Daily Israel Report

‘God’s Messenger’ Explains 2013 ‘Redemption’ Elections

Confused by elections ads calling to vote for redemption? Ofer Lifshitz explains his ‘divine mission’ and the Covenant Party.
By Maayana Miskin
First Publish: 1/16/2013, 11:47 AM

Vote for the covenant': Torah scroll at Kotel
Vote for the covenant': Torah scroll at Kotel
Israel news photo: Flash 90

Those watching Likud Beytenu, Labor and others appeal for votes in the 2013 televised elections ads were likely confused to suddenly see an ad beginning with the Shema prayer announcing G-d’s unity.

“Nine years ago, the Holy One, Blessed is He, sent me to redeem His people, Israel, from years of slavery and persecution at the hands of Israel’s governments,” an earnest man then told viewers.

That man is Ofer Lifshitz, a former secular kibbutznik who says he experienced a divine revelation in 2004, and has been running for Knesset ever since. And, he told Arutz Sheva, his ads are completely serious.

“G-d sent me to redeem His people Israel,” he said. “I’m not the messiah, just a messenger.” He described his March 2004 revelation as “like Moshe [Moses] and the burning bush. For me it was an inner fire.”

Lifshitz said that while he does not look religious, “I keep Torah and mitzvoth on the inside, in every part of me.”

The main platform of his party, Brit Olam Legeulat Yisrael (Eternal Covenant for Israel’s Redemption), is the national reacceptance of the divine covenant described in the Bible, and of the ten commandments in particular.

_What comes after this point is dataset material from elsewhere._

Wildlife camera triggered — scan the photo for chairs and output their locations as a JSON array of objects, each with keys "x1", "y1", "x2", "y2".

However, Brit Olam has positions on other issues, as well. Some are Biblical in nature; for example, the party proposes solving the housing crisis by dividing the land of Israel into parcels, with each person receiving a share. The party’s stance on diplomacy is that “there will be no negotiations over the promised borders.”

Other positions include: higher salaries for police officers and teachers, an overhaul of Israel’s prisons with a focus on rehabilitation, legal restrictions on companies that seize debtors’ assets, and the creation of a national bank that would abide by Torah prohibitions on interest.